As you can see for yourself in the videos below, we covered a wide variety of topics, from his mixed feelings about Mr. Darcy, the role that made him a star in the BBC version of “Pride & Prejudice” (1995) and a variation of which he reprised in the “Bridget Jones” films (2001 and 2004), to his lack of inhibition about playing gay characters on screen (“I know just as many heteros who are queens as gay guys!”). I hope you’ll pardon the somewhat shaky camera — the cameraman who I’d hired for the day eventually fainted in the middle of the interview, at which point we briefly stopped taping before Firth’s publicist took over the reins.

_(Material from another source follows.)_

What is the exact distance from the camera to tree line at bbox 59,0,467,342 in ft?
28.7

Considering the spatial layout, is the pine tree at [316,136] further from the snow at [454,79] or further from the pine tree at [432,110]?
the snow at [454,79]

(Continue reading after the videos.)
In the 15 years since Firth first became a star as Mr. Darcy, he has been cast most often as dashing, witty, urbane characters — sort of a British William Powell, if you will. This screen persona has helped to pay the bills and endeared him to legions of intellectual women, but it has rarely won the approval of critics or awards groups. That finally happened this year, but not before Firth agreed to do the polar opposite of everything he’d been accustomed to doing on screen in “A Single Man”: he worked for virtually no money, on a first-time director’s indie film, with a 21-day shooting schedule, playing a gay man who says hardly a word (save for a brief classroom lecture on fear). That’s no small departure!
In my humble opinion, Firth deserves all the praise in the world, if only for the heartbreaking telephone scene that comes early in the film and sets the tone for the remainder. To me, it resembles and even rivals the mother of all telephone scenes, the 73-year-old one in “The Great Ziegfeld” (1936) in which Luise Rainer is also shown in a one-shot receiving some devastating news. (Both the film and Rainer won Oscars.) What could possibly be harder than having to suddenly deliver such an emotional reaction to something that’s not there? That is acting — especially when you’re a supporter of Barack Obama and learned only moments before hearing “Action!” that he’d been elected President of the United States, as was the case with Firth!
(Back in July 2009, I spoke with Rainer — who is now 100 — about how she handled her telephone scene, and Firth — who is now 49 — about how he handled his in the third video from the top of this post.)